Citadel Securities Warns of Upside Risks in Fixed Income Markets

Taylor Wilson
Published todayAbout 11 min read

Citadel Securities macro strategist Frank Flight maintains a base case of two more rate hikes this year and warns that markets are underpricing the Fed's shift toward an "adaptive policy framework" — Treasury flows have flipped to net selling, putting further upward pressure on yields.

01

How is the Fed's policy framework actually changing?

Flight argues investors are still anchored to an "inertial policy framework" — assuming the Fed will act only slowly, after data forces its hand.
He believes the Fed is shifting to an "adaptive policy framework" — responding quickly at the first sign of deviation from its dual mandate, rather than waiting for problems to harden. This means → the pace of hikes could be faster and more frequent than markets have priced.
In plain terms = markets are used to "the Fed is always a step behind," but under the new framework the central bank aims to act at the first sign of trouble, pushing inflation back to 2% at a lower cost.
02

What did the market reaction after the June meeting reveal?

Four signals emerged after the June meeting: breakeven inflation fell, the yield curve flattened, the dollar strengthened, and risk assets dipped briefly before recovering.
Flight calls this an "A+ report card" for Chair Warsh's first meeting. This means → the market can digest sequential credibility-building hikes without a disorderly sell-off.
This reflects a real-time validation of the adaptive framework — and it should further embolden the Fed to act early.
03

What are Treasury flows signaling?

Citadel Securities' Treasury cash-flow data shows net buying intensity has flipped to net selling.
May 19 marked the year's yield high; two duration-bullish factors were present then: the cross-asset decomposition model's growth factor PC1 hit a +2 standard-deviation mean-reversion threshold, and cash-flow data showed a sharp surge in net buying.
Both factors have now fully reversed — PC1 has moved more than 3 standard deviations in recent weeks, currently reading -1.17 standard deviations; cash flows have turned to net selling. In plain terms = the two pillars holding up bond prices snapped at the same time, pointing to further upside risk in yields.
04

How many more hikes does the base case call for?

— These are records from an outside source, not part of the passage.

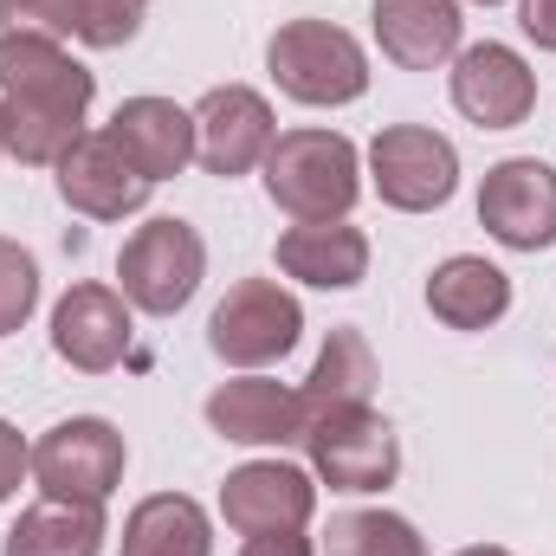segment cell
<instances>
[{
  "instance_id": "cell-9",
  "label": "cell",
  "mask_w": 556,
  "mask_h": 556,
  "mask_svg": "<svg viewBox=\"0 0 556 556\" xmlns=\"http://www.w3.org/2000/svg\"><path fill=\"white\" fill-rule=\"evenodd\" d=\"M479 227L511 253L556 247V168L538 155H505L479 181Z\"/></svg>"
},
{
  "instance_id": "cell-32",
  "label": "cell",
  "mask_w": 556,
  "mask_h": 556,
  "mask_svg": "<svg viewBox=\"0 0 556 556\" xmlns=\"http://www.w3.org/2000/svg\"><path fill=\"white\" fill-rule=\"evenodd\" d=\"M479 7H498V0H479Z\"/></svg>"
},
{
  "instance_id": "cell-24",
  "label": "cell",
  "mask_w": 556,
  "mask_h": 556,
  "mask_svg": "<svg viewBox=\"0 0 556 556\" xmlns=\"http://www.w3.org/2000/svg\"><path fill=\"white\" fill-rule=\"evenodd\" d=\"M142 20H149V0H78L72 7V39L98 46V52H117L142 33Z\"/></svg>"
},
{
  "instance_id": "cell-19",
  "label": "cell",
  "mask_w": 556,
  "mask_h": 556,
  "mask_svg": "<svg viewBox=\"0 0 556 556\" xmlns=\"http://www.w3.org/2000/svg\"><path fill=\"white\" fill-rule=\"evenodd\" d=\"M427 311L446 330H492L511 311V278L492 260H479V253H453L427 278Z\"/></svg>"
},
{
  "instance_id": "cell-6",
  "label": "cell",
  "mask_w": 556,
  "mask_h": 556,
  "mask_svg": "<svg viewBox=\"0 0 556 556\" xmlns=\"http://www.w3.org/2000/svg\"><path fill=\"white\" fill-rule=\"evenodd\" d=\"M298 337H304V304L278 278H240L214 304V317H207V350L227 369H240V376H253V369H266L278 356H291Z\"/></svg>"
},
{
  "instance_id": "cell-21",
  "label": "cell",
  "mask_w": 556,
  "mask_h": 556,
  "mask_svg": "<svg viewBox=\"0 0 556 556\" xmlns=\"http://www.w3.org/2000/svg\"><path fill=\"white\" fill-rule=\"evenodd\" d=\"M117 556H214V525L188 492H155L124 518Z\"/></svg>"
},
{
  "instance_id": "cell-27",
  "label": "cell",
  "mask_w": 556,
  "mask_h": 556,
  "mask_svg": "<svg viewBox=\"0 0 556 556\" xmlns=\"http://www.w3.org/2000/svg\"><path fill=\"white\" fill-rule=\"evenodd\" d=\"M33 472V446L20 440V427L13 420H0V505L20 492V479Z\"/></svg>"
},
{
  "instance_id": "cell-8",
  "label": "cell",
  "mask_w": 556,
  "mask_h": 556,
  "mask_svg": "<svg viewBox=\"0 0 556 556\" xmlns=\"http://www.w3.org/2000/svg\"><path fill=\"white\" fill-rule=\"evenodd\" d=\"M369 181H376L382 207L433 214L459 188V149L440 130H427V124H389L382 137L369 142Z\"/></svg>"
},
{
  "instance_id": "cell-11",
  "label": "cell",
  "mask_w": 556,
  "mask_h": 556,
  "mask_svg": "<svg viewBox=\"0 0 556 556\" xmlns=\"http://www.w3.org/2000/svg\"><path fill=\"white\" fill-rule=\"evenodd\" d=\"M278 124L273 104L253 91V85H214L201 104H194V162L220 181L233 175H253L273 149Z\"/></svg>"
},
{
  "instance_id": "cell-14",
  "label": "cell",
  "mask_w": 556,
  "mask_h": 556,
  "mask_svg": "<svg viewBox=\"0 0 556 556\" xmlns=\"http://www.w3.org/2000/svg\"><path fill=\"white\" fill-rule=\"evenodd\" d=\"M52 350L85 376L117 369L130 356V298L111 285H72L52 304Z\"/></svg>"
},
{
  "instance_id": "cell-5",
  "label": "cell",
  "mask_w": 556,
  "mask_h": 556,
  "mask_svg": "<svg viewBox=\"0 0 556 556\" xmlns=\"http://www.w3.org/2000/svg\"><path fill=\"white\" fill-rule=\"evenodd\" d=\"M201 278H207V240L175 214L142 220L117 253V291L142 317H175L201 291Z\"/></svg>"
},
{
  "instance_id": "cell-28",
  "label": "cell",
  "mask_w": 556,
  "mask_h": 556,
  "mask_svg": "<svg viewBox=\"0 0 556 556\" xmlns=\"http://www.w3.org/2000/svg\"><path fill=\"white\" fill-rule=\"evenodd\" d=\"M518 26H525L531 46L556 52V0H518Z\"/></svg>"
},
{
  "instance_id": "cell-30",
  "label": "cell",
  "mask_w": 556,
  "mask_h": 556,
  "mask_svg": "<svg viewBox=\"0 0 556 556\" xmlns=\"http://www.w3.org/2000/svg\"><path fill=\"white\" fill-rule=\"evenodd\" d=\"M453 556H511V551H498V544H466V551H453Z\"/></svg>"
},
{
  "instance_id": "cell-26",
  "label": "cell",
  "mask_w": 556,
  "mask_h": 556,
  "mask_svg": "<svg viewBox=\"0 0 556 556\" xmlns=\"http://www.w3.org/2000/svg\"><path fill=\"white\" fill-rule=\"evenodd\" d=\"M72 7L78 0H0V33H52V39H72Z\"/></svg>"
},
{
  "instance_id": "cell-13",
  "label": "cell",
  "mask_w": 556,
  "mask_h": 556,
  "mask_svg": "<svg viewBox=\"0 0 556 556\" xmlns=\"http://www.w3.org/2000/svg\"><path fill=\"white\" fill-rule=\"evenodd\" d=\"M317 511V479L285 466V459H247L227 472L220 485V518L240 531V538H260V531H304Z\"/></svg>"
},
{
  "instance_id": "cell-4",
  "label": "cell",
  "mask_w": 556,
  "mask_h": 556,
  "mask_svg": "<svg viewBox=\"0 0 556 556\" xmlns=\"http://www.w3.org/2000/svg\"><path fill=\"white\" fill-rule=\"evenodd\" d=\"M130 446L104 415H72L59 427H46L33 440V485L59 505H111V492L124 485Z\"/></svg>"
},
{
  "instance_id": "cell-1",
  "label": "cell",
  "mask_w": 556,
  "mask_h": 556,
  "mask_svg": "<svg viewBox=\"0 0 556 556\" xmlns=\"http://www.w3.org/2000/svg\"><path fill=\"white\" fill-rule=\"evenodd\" d=\"M98 78L52 33H0V111L7 155L26 168H59V155L85 137Z\"/></svg>"
},
{
  "instance_id": "cell-16",
  "label": "cell",
  "mask_w": 556,
  "mask_h": 556,
  "mask_svg": "<svg viewBox=\"0 0 556 556\" xmlns=\"http://www.w3.org/2000/svg\"><path fill=\"white\" fill-rule=\"evenodd\" d=\"M278 273L311 291H350L369 278V233L350 220H291L278 233Z\"/></svg>"
},
{
  "instance_id": "cell-18",
  "label": "cell",
  "mask_w": 556,
  "mask_h": 556,
  "mask_svg": "<svg viewBox=\"0 0 556 556\" xmlns=\"http://www.w3.org/2000/svg\"><path fill=\"white\" fill-rule=\"evenodd\" d=\"M376 39L402 72H440L459 59L466 13L459 0H376Z\"/></svg>"
},
{
  "instance_id": "cell-31",
  "label": "cell",
  "mask_w": 556,
  "mask_h": 556,
  "mask_svg": "<svg viewBox=\"0 0 556 556\" xmlns=\"http://www.w3.org/2000/svg\"><path fill=\"white\" fill-rule=\"evenodd\" d=\"M0 155H7V111H0Z\"/></svg>"
},
{
  "instance_id": "cell-15",
  "label": "cell",
  "mask_w": 556,
  "mask_h": 556,
  "mask_svg": "<svg viewBox=\"0 0 556 556\" xmlns=\"http://www.w3.org/2000/svg\"><path fill=\"white\" fill-rule=\"evenodd\" d=\"M207 427L233 446H298L304 440V395L273 376H233L207 395Z\"/></svg>"
},
{
  "instance_id": "cell-29",
  "label": "cell",
  "mask_w": 556,
  "mask_h": 556,
  "mask_svg": "<svg viewBox=\"0 0 556 556\" xmlns=\"http://www.w3.org/2000/svg\"><path fill=\"white\" fill-rule=\"evenodd\" d=\"M240 556H317V551H311L304 531H260V538L240 544Z\"/></svg>"
},
{
  "instance_id": "cell-23",
  "label": "cell",
  "mask_w": 556,
  "mask_h": 556,
  "mask_svg": "<svg viewBox=\"0 0 556 556\" xmlns=\"http://www.w3.org/2000/svg\"><path fill=\"white\" fill-rule=\"evenodd\" d=\"M324 556H427L420 531L402 511H337L324 531Z\"/></svg>"
},
{
  "instance_id": "cell-7",
  "label": "cell",
  "mask_w": 556,
  "mask_h": 556,
  "mask_svg": "<svg viewBox=\"0 0 556 556\" xmlns=\"http://www.w3.org/2000/svg\"><path fill=\"white\" fill-rule=\"evenodd\" d=\"M311 453V472L330 485V492H389L395 472H402V440L395 427L376 415V408H330V415L304 420V440Z\"/></svg>"
},
{
  "instance_id": "cell-3",
  "label": "cell",
  "mask_w": 556,
  "mask_h": 556,
  "mask_svg": "<svg viewBox=\"0 0 556 556\" xmlns=\"http://www.w3.org/2000/svg\"><path fill=\"white\" fill-rule=\"evenodd\" d=\"M266 72L291 104L311 111H337L369 91V52L356 46V33L330 20H285L266 46Z\"/></svg>"
},
{
  "instance_id": "cell-25",
  "label": "cell",
  "mask_w": 556,
  "mask_h": 556,
  "mask_svg": "<svg viewBox=\"0 0 556 556\" xmlns=\"http://www.w3.org/2000/svg\"><path fill=\"white\" fill-rule=\"evenodd\" d=\"M39 311V260L20 240H0V337H13Z\"/></svg>"
},
{
  "instance_id": "cell-22",
  "label": "cell",
  "mask_w": 556,
  "mask_h": 556,
  "mask_svg": "<svg viewBox=\"0 0 556 556\" xmlns=\"http://www.w3.org/2000/svg\"><path fill=\"white\" fill-rule=\"evenodd\" d=\"M104 511L98 505H59V498H39L13 518L0 556H104Z\"/></svg>"
},
{
  "instance_id": "cell-12",
  "label": "cell",
  "mask_w": 556,
  "mask_h": 556,
  "mask_svg": "<svg viewBox=\"0 0 556 556\" xmlns=\"http://www.w3.org/2000/svg\"><path fill=\"white\" fill-rule=\"evenodd\" d=\"M155 181H142L130 168V155L111 142V130H85L59 155V201L85 220H124V214H142Z\"/></svg>"
},
{
  "instance_id": "cell-2",
  "label": "cell",
  "mask_w": 556,
  "mask_h": 556,
  "mask_svg": "<svg viewBox=\"0 0 556 556\" xmlns=\"http://www.w3.org/2000/svg\"><path fill=\"white\" fill-rule=\"evenodd\" d=\"M260 175L273 207L291 220H350L363 194V155L343 130H278Z\"/></svg>"
},
{
  "instance_id": "cell-20",
  "label": "cell",
  "mask_w": 556,
  "mask_h": 556,
  "mask_svg": "<svg viewBox=\"0 0 556 556\" xmlns=\"http://www.w3.org/2000/svg\"><path fill=\"white\" fill-rule=\"evenodd\" d=\"M298 395H304V420L330 415V408H369V395H376V350H369V337L356 324H337L324 337L317 369H311V382Z\"/></svg>"
},
{
  "instance_id": "cell-10",
  "label": "cell",
  "mask_w": 556,
  "mask_h": 556,
  "mask_svg": "<svg viewBox=\"0 0 556 556\" xmlns=\"http://www.w3.org/2000/svg\"><path fill=\"white\" fill-rule=\"evenodd\" d=\"M446 91H453V111L479 130H518L538 111V72L525 65V52H511L498 39L459 46Z\"/></svg>"
},
{
  "instance_id": "cell-17",
  "label": "cell",
  "mask_w": 556,
  "mask_h": 556,
  "mask_svg": "<svg viewBox=\"0 0 556 556\" xmlns=\"http://www.w3.org/2000/svg\"><path fill=\"white\" fill-rule=\"evenodd\" d=\"M111 142L130 155L142 181H168L194 162V111L175 98H124L111 117Z\"/></svg>"
}]
</instances>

Flight's base case is one hike in September and one in December — two more this year.
He also believes the market is underpricing the probability of a July hike. This means → if July data stays strong, the total could exceed two.
05

Why might the June jobs report surprise to the upside?

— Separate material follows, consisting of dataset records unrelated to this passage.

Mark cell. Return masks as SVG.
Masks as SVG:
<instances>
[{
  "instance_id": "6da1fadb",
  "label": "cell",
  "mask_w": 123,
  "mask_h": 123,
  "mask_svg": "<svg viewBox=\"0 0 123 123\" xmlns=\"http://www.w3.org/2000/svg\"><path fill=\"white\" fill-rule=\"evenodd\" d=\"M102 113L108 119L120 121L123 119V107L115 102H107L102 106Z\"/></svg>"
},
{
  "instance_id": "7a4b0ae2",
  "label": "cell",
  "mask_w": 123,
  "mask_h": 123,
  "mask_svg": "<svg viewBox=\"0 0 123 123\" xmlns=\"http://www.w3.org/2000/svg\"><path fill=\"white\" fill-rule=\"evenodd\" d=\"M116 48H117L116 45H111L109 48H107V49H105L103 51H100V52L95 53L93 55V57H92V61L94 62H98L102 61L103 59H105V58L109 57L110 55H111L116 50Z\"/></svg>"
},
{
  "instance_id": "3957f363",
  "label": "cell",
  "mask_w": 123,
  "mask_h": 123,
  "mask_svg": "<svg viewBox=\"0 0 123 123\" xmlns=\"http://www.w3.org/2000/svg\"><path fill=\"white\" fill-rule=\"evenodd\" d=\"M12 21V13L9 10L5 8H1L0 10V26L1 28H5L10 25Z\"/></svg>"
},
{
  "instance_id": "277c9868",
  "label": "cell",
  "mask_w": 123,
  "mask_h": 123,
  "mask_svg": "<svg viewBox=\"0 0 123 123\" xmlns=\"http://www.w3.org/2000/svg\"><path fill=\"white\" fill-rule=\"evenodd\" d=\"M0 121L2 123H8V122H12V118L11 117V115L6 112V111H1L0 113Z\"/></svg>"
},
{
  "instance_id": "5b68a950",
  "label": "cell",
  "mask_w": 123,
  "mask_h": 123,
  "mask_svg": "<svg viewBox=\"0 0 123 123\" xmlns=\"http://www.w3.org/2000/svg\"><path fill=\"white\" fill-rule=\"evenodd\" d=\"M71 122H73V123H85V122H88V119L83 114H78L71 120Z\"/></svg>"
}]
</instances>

Flight's nonfarm-payrolls framework has an out-of-sample directional hit rate of 71.4%, and it currently leans bullish.
The rounding threshold from 4.296% down to a 4.2% unemployment print is relatively low; U.S. labor-market data have been consistently strong for three months, and the unemployment rate itself is a lagging indicator.
The consensus view — "May's strong hiring was a one-off World Cup boost that will reverse in June" — is challenged by the data: non-seasonally-adjusted leisure-and-hospitality hiring in May was in line with recent-year averages, showing no excess hiring. This means → the World Cup employment boost is more likely to show up in the June report, matching the tournament's actual start date.
06

What is the key test for the second half?

If June payrolls beat expectations, the case for the Fed to move early strengthens further.
Whether fixed-income markets can absorb the resulting pressure in an orderly fashion will be the defining test of the second half.
In plain terms = the question is whether markets can stay stable through sequential hikes — and that determines how far this new framework can go.

Content is for reference only, not financial advice.